L’augmentation de capital permet de désendetter les titres du groupe Ebra (dont « Les Dernières Nouvelles d’Alsace », « Le Progrès »…), alors que les taux d’intérêt ont flambé. Environ un tiers de ce montant est destiné à financer des projets futurs.
Une recapitalisation qui optimise la structure financière d’Ebra et lui donne des moyens nouveaux pour se développer, mais qui cristallise aussi l’addition salée que représentent, pour le Crédit Mutuel, ses aventures dans la presse régionale. Selon les informations de la « Lettre A » confirmées par nos sources, la banque aurait ainsi recapitalisé d’environ 458 millions d’euros le groupe de PQR installé dans l’est de la France, qui détient notamment les « Dernières Nouvelles d’Alsace », le « Républicain Lorrain », le « Dauphiné Libéré » ou encore « Le Progrès ».

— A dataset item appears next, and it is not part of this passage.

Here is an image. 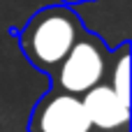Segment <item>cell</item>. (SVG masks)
<instances>
[{"instance_id":"obj_1","label":"cell","mask_w":132,"mask_h":132,"mask_svg":"<svg viewBox=\"0 0 132 132\" xmlns=\"http://www.w3.org/2000/svg\"><path fill=\"white\" fill-rule=\"evenodd\" d=\"M86 30L84 19L70 5H49L37 9L23 26H9L26 60L42 74H51Z\"/></svg>"},{"instance_id":"obj_2","label":"cell","mask_w":132,"mask_h":132,"mask_svg":"<svg viewBox=\"0 0 132 132\" xmlns=\"http://www.w3.org/2000/svg\"><path fill=\"white\" fill-rule=\"evenodd\" d=\"M111 51L114 49L104 42L102 35L86 28L74 42V46L67 51V56L49 74L51 88L81 97L84 93L104 81L111 63Z\"/></svg>"},{"instance_id":"obj_3","label":"cell","mask_w":132,"mask_h":132,"mask_svg":"<svg viewBox=\"0 0 132 132\" xmlns=\"http://www.w3.org/2000/svg\"><path fill=\"white\" fill-rule=\"evenodd\" d=\"M28 132H100L88 118L79 95L51 88L32 104Z\"/></svg>"},{"instance_id":"obj_4","label":"cell","mask_w":132,"mask_h":132,"mask_svg":"<svg viewBox=\"0 0 132 132\" xmlns=\"http://www.w3.org/2000/svg\"><path fill=\"white\" fill-rule=\"evenodd\" d=\"M90 123L100 132H130V104H125L107 81L81 95Z\"/></svg>"},{"instance_id":"obj_5","label":"cell","mask_w":132,"mask_h":132,"mask_svg":"<svg viewBox=\"0 0 132 132\" xmlns=\"http://www.w3.org/2000/svg\"><path fill=\"white\" fill-rule=\"evenodd\" d=\"M104 81L125 104H130V42L128 39L114 46Z\"/></svg>"},{"instance_id":"obj_6","label":"cell","mask_w":132,"mask_h":132,"mask_svg":"<svg viewBox=\"0 0 132 132\" xmlns=\"http://www.w3.org/2000/svg\"><path fill=\"white\" fill-rule=\"evenodd\" d=\"M63 5H70V7H74V5H84V2H93V0H60Z\"/></svg>"}]
</instances>
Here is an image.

Une opération d’envergure, qui vient apurer les comptes des différents journaux régionaux concernés, après des années d’une transformation coûteuse. Selon la « Lettre A », 20 millions d’euros auraient notamment été alloués au « Progrès », 7 millions d’euros aux « Dernières Nouvelles d’Alsace », tandis que « L’Est Républicain » et « Le Républicain Lorrain » auraient vu leurs dettes épongées, pour respectivement 67 et 80 millions d’euros.

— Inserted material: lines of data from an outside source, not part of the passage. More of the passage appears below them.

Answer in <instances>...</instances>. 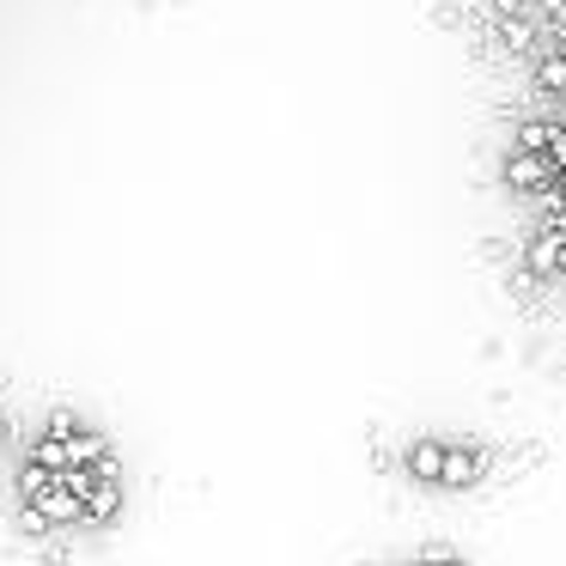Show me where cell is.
I'll return each mask as SVG.
<instances>
[{"label": "cell", "instance_id": "8992f818", "mask_svg": "<svg viewBox=\"0 0 566 566\" xmlns=\"http://www.w3.org/2000/svg\"><path fill=\"white\" fill-rule=\"evenodd\" d=\"M50 488H55V469H43L38 457H31V463L19 469V493H25V505L38 500V493H50Z\"/></svg>", "mask_w": 566, "mask_h": 566}, {"label": "cell", "instance_id": "3957f363", "mask_svg": "<svg viewBox=\"0 0 566 566\" xmlns=\"http://www.w3.org/2000/svg\"><path fill=\"white\" fill-rule=\"evenodd\" d=\"M481 469H488V457L475 451V444H444V475L451 488H469V481H481Z\"/></svg>", "mask_w": 566, "mask_h": 566}, {"label": "cell", "instance_id": "7a4b0ae2", "mask_svg": "<svg viewBox=\"0 0 566 566\" xmlns=\"http://www.w3.org/2000/svg\"><path fill=\"white\" fill-rule=\"evenodd\" d=\"M505 184H512V189H548L554 184V159H548V153L512 147V159H505Z\"/></svg>", "mask_w": 566, "mask_h": 566}, {"label": "cell", "instance_id": "8fae6325", "mask_svg": "<svg viewBox=\"0 0 566 566\" xmlns=\"http://www.w3.org/2000/svg\"><path fill=\"white\" fill-rule=\"evenodd\" d=\"M0 439H7V427H0Z\"/></svg>", "mask_w": 566, "mask_h": 566}, {"label": "cell", "instance_id": "30bf717a", "mask_svg": "<svg viewBox=\"0 0 566 566\" xmlns=\"http://www.w3.org/2000/svg\"><path fill=\"white\" fill-rule=\"evenodd\" d=\"M560 55H566V31H560Z\"/></svg>", "mask_w": 566, "mask_h": 566}, {"label": "cell", "instance_id": "52a82bcc", "mask_svg": "<svg viewBox=\"0 0 566 566\" xmlns=\"http://www.w3.org/2000/svg\"><path fill=\"white\" fill-rule=\"evenodd\" d=\"M536 86H542V92H566V55H560V50L536 62Z\"/></svg>", "mask_w": 566, "mask_h": 566}, {"label": "cell", "instance_id": "9c48e42d", "mask_svg": "<svg viewBox=\"0 0 566 566\" xmlns=\"http://www.w3.org/2000/svg\"><path fill=\"white\" fill-rule=\"evenodd\" d=\"M548 159H554V171H566V123H554V135H548Z\"/></svg>", "mask_w": 566, "mask_h": 566}, {"label": "cell", "instance_id": "6da1fadb", "mask_svg": "<svg viewBox=\"0 0 566 566\" xmlns=\"http://www.w3.org/2000/svg\"><path fill=\"white\" fill-rule=\"evenodd\" d=\"M31 505L43 512V524H50V530L80 524V517H86V505H80V493H74V481H67V475H55V488H50V493H38Z\"/></svg>", "mask_w": 566, "mask_h": 566}, {"label": "cell", "instance_id": "5b68a950", "mask_svg": "<svg viewBox=\"0 0 566 566\" xmlns=\"http://www.w3.org/2000/svg\"><path fill=\"white\" fill-rule=\"evenodd\" d=\"M408 475H415V481H439L444 475V444L439 439H415V444H408Z\"/></svg>", "mask_w": 566, "mask_h": 566}, {"label": "cell", "instance_id": "ba28073f", "mask_svg": "<svg viewBox=\"0 0 566 566\" xmlns=\"http://www.w3.org/2000/svg\"><path fill=\"white\" fill-rule=\"evenodd\" d=\"M19 530H25V536H50V524H43V512H38V505H25V512H19Z\"/></svg>", "mask_w": 566, "mask_h": 566}, {"label": "cell", "instance_id": "277c9868", "mask_svg": "<svg viewBox=\"0 0 566 566\" xmlns=\"http://www.w3.org/2000/svg\"><path fill=\"white\" fill-rule=\"evenodd\" d=\"M530 274H566V232H542L536 244H530Z\"/></svg>", "mask_w": 566, "mask_h": 566}]
</instances>
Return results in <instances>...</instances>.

Selon le président du groupe Ebra, Philippe Carli , cette recapitalisation a permis, pour les deux tiers, de rembourser la dette, d’effacer les comptes courants associés et de remettre le capital social dans le vert, et pour le dernier tiers à soutenir le développement futur.
Flambée des taux
Selon lui, cet apport n’est donc pas lié à de nouvelles difficultés économiques, mais constitue l’aboutissement d’un processus de transformation engagé depuis son arrivée en 2017. « Nous avions accumulé au cours des années une dette vis-à-vis du Crédit Mutuel. Celui-ci a fait, pendant plusieurs années, des apports réguliers d’argent en comptes courants associés pour couvrir les pertes d’exploitation, et financer la transformation et la restructuration du groupe entre 2018 et 2021, entraînant des besoins de trésorerie », explique-t-il.
Ebra a notamment dû investir dans sa transformation digitale et financer un plan de départs, en 2018. « La transformation étant terminée, et le groupe désormais dans une dynamique de développement, nous avons souhaité achever la transformation par cette restructuration financière, en faisant une augmentation de capital », indique-t-il.
L’effacement des dettes soulagera les comptes des journaux du groupe, alors que les taux d’intérêt ont flambé. « Cette opération s’est imposée du fait des taux d’intérêt », juge le banquier d’affaires Jean-Clément Texier, fin connaisseur du secteur de la PQR. Ebra peut ainsi aller de l’avant. Le groupe a notamment réalisé en 2022 l’acquisition du groupe de presse numérique Humanoid, dans lequel il devrait continuer à monter au capital, et s’est aussi diversifié dans l’événementiel.
Plus de 1 milliard d’euros investis
Grâce à ses efforts de transformation et de maîtrise des coûts, le groupe a affiché en 2022 un excédent brut d’exploitation positif, même si le résultat net restait négatif. Comme le reste de la PQR, la société a toutefois fait face à des vents contraires, avec la flambée des prix du papier et de l’énergie, à laquelle se sont ajoutées les difficultés de recrutement de porteurs et celles du marché publicitaire. Autant de facteurs qui expliquent un recul des résultats fin juin 2023, par rapport au premier semestre 2022, selon le Crédit Mutuel.
Après avoir dépensé plus de 1 milliard d’euros dans la presse depuis 2006, selon une audition parlementaire de son président Nicolas Théry en janvier 2022, entre les acquisitions et les divers renflouements, la banque confirme donc son engagement dans cette activité onéreuse.